_EXERCISE INSTRUCTIONS_.
a: For the passage on Shayth below, decide whether each statement agrees with it: (i) Adam told Shayth to keep his knowledge and position hidden from Qabil; (ii) Al-Tabari gave Shayth's lifetime as 912 years; (iii) a grave in Mosul attributed to Shayth was demolished by ISIS in 2014. Answer yes or no for each, and quote the words of the passage that decide it.
b: Continue the passage on Shayth below, starting right after its last sentence.

_TEXT FOR ANALYSIS_.

Adam's (a) Succession and Prophethood

By the order of God, Shayth (a) became the successor of Adam[10] (a) and received all the knowledge Adam (a) was given.[11] After Adam (a) passed away, Shayth (a) reached prophethood[12] and began his leadership and government among people. Shayth (a) administered Adam's (a) principles including the rules and punishments of the corrupt and ordered people to piety and good deeds.[13]

In order that Shayth (a) does not end in the same destiny as of Habil because of Qabil's envy, Adam (a) advised Shayth (a) to conceal his knowledge and position from Qabil.[14] Therefore, Shayth (a) practiced taqiyya (dissimulation) for a while.[15] There are also reports mentioning the threatening of Shayth (a) by Qabil after Shayth (a) was chosen as Adam's (a) successor.[16]

It is transmitted from Imam al-Sadiq (a) that when Adam (a) passed away, Shayth (a) asked angel Gabriel to lead the prayer upon Adam's body. Gabriel said, "God ordered us to prostrate to your father and we do not get ahead of his righteous children and you are the best of his children."[17]

Tablets of Shayth (a)

Like Adam (a) and other prophets, Shayth (a) had several tablets from God. 50 is the highest number, sources have mentioned for the number of the tablets of Shayth (a).[18]

Mecca is mentioned as the place Shayth (a) lived and preached.[19] During his prophethood, he was in contact with Gabriel and other angels.[20] Based on some reports, he was the first person who invented writing.[21]

Demise and Burial Place

Attributed shrine to Sayth (a) in Baalbek, eastern Lebanon

Al-Tabari mentioned his lifetime 930 years,[22] but other sources mentioned his lifespan 912 years.[23] Some sources considered Shayth's (a) burial place, a cave in Abu Qubays Mountain, where Adam (a) and Eve are buried.[24] However, in Nabi Chit town in Baalbek region, east of Lebanon, there is a grave attributed to Prophet Shayth (a). In Mosul, north of Iraq, too, there is a grave attributed to Shayth (a), which was demolished by ISIS in 2014.

_RECORDED INFORMATION_.

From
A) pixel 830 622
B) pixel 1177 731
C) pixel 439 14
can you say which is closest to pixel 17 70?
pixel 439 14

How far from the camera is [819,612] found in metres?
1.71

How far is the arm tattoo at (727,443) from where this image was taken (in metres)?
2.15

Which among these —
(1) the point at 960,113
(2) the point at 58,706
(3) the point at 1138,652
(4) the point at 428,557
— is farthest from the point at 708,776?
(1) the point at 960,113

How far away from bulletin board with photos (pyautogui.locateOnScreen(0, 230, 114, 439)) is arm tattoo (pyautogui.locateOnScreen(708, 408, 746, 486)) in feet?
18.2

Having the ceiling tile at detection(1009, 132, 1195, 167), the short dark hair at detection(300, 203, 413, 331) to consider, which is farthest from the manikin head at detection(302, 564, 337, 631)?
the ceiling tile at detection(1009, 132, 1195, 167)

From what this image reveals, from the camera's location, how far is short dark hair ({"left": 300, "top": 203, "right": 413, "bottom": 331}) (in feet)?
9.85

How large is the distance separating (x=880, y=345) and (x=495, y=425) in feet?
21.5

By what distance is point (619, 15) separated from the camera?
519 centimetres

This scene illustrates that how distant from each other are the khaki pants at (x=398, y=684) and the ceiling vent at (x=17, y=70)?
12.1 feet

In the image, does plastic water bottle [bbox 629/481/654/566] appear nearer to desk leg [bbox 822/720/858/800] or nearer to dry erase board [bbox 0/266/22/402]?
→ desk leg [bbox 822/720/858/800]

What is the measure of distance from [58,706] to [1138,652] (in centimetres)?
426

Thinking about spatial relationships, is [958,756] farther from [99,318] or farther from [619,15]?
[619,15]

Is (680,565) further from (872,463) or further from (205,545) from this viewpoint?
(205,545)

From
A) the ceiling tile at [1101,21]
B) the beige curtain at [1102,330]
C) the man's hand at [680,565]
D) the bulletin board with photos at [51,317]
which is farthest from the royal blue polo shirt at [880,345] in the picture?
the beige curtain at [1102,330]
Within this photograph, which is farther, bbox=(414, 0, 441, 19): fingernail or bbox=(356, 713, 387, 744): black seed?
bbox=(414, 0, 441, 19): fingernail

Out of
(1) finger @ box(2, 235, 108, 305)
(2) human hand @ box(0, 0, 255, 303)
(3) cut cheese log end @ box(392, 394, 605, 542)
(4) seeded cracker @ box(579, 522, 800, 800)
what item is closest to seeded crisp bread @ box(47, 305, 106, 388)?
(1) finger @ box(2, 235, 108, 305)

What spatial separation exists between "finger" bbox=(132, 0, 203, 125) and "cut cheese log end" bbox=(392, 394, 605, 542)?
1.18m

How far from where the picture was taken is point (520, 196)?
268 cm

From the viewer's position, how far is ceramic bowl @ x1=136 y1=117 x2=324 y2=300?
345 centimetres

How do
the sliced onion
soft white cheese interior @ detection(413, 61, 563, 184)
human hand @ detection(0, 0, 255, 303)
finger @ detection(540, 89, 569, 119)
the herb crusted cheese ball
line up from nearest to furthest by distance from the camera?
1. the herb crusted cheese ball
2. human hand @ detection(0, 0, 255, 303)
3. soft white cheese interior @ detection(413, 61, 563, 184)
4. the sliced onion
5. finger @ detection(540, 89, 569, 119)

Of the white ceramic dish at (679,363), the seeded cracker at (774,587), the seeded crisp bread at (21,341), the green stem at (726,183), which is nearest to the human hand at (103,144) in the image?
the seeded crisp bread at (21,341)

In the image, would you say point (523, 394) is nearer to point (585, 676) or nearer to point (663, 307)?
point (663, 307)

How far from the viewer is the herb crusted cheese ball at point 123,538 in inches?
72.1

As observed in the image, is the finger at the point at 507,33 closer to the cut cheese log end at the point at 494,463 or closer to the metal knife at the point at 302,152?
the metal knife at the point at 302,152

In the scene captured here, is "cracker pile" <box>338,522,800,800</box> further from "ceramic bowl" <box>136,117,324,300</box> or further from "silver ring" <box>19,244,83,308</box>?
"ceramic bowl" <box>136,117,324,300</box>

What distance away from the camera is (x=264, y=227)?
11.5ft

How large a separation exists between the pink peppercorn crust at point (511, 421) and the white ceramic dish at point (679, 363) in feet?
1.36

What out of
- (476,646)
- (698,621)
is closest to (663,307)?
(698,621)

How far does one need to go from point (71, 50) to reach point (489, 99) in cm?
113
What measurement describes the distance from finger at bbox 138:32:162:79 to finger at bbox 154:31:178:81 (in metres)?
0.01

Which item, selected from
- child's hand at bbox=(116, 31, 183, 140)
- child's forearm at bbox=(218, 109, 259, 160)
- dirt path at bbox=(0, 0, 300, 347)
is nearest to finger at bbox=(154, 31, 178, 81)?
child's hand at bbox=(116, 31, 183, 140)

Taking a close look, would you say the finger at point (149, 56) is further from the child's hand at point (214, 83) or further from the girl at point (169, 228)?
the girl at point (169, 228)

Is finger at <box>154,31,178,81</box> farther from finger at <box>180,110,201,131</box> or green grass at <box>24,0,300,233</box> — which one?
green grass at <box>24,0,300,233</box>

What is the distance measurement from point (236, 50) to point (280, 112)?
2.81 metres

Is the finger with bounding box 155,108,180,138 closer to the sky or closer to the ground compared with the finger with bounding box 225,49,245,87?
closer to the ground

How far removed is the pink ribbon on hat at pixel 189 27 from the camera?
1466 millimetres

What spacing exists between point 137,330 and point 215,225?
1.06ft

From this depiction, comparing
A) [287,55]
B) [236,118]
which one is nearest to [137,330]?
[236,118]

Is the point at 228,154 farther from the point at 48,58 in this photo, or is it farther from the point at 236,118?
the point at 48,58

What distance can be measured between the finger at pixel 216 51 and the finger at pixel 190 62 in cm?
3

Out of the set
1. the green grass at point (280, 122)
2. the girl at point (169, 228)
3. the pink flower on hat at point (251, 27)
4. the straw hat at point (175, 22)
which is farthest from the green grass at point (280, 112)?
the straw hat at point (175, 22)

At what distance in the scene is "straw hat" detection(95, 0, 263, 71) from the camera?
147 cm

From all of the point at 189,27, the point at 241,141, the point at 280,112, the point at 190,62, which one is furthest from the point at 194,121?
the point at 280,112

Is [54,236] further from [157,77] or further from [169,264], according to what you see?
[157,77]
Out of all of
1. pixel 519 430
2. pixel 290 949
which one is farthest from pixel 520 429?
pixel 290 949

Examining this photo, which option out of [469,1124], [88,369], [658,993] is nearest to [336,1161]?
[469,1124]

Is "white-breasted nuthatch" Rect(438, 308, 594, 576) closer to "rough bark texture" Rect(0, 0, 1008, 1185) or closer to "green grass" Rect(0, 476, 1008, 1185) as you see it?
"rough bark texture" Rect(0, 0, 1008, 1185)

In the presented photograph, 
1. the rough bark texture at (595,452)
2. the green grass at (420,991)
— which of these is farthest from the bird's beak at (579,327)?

_YOUR RESPONSES_.
a:
(i) Yes: "Adam (a) advised Shayth (a) to conceal his knowledge and position from Qabil."
(ii) No: "Al-Tabari mentioned his lifetime 930 years"
(iii) Yes: "In Mosul, north of Iraq, too, there is a grave attributed to Shayth (a), which was demolished by ISIS in 2014."

b:
Vicegerent

Upon his death, Shayth (a) appointed his son, Anush (a) as his vicegerent.[25] He advised Anush (a) to have God-wariness and asked him to order his people to God-wariness and good worship.[26] Also before his demise, Shayth (a) asked his household to swear not to marry the children of Qabil.[27]

Sabaeans' Belief

Some Sabians consider their holy book, the tablets of Shayth (a).[28] Some historians believe that Sabians are from Syriac people, the most ancient religion on earth who claim that their lineage reaches back to Sabi', a child of Shayth (a).[29]

Notes

  1. Qummī, Tafsīr al-Qummī, vol. 1, p. 166.
  2. Genesis, 4:25-26; Ibn Kathīr, al-Bidāya wa l-nihāya, vol. 1, p. 95.
  3. Ibn al-Jawzī, al-Muntaẓam, vol. 1, p. 218.
  4. Ṭabarānī, al-Tafsīr al-kabīr, vol. 2, p. 382.
  5. Dāwarpanāh, Anwār al-ʿirfān, vol. 8, p. 13; Ḥusaynī Hamidānī, Anwār-i dirakhshān, vol. 3, p. 325.
  6. ʿAskarī, ʿAqāʾid-i Islām, vol. 3, p. 101.
  7. Ṭabarānī, al-Tafsīr al-kabīr, vol. 2, p. 386; Samarqandī, Tafsīr, vol. 1, p. 385.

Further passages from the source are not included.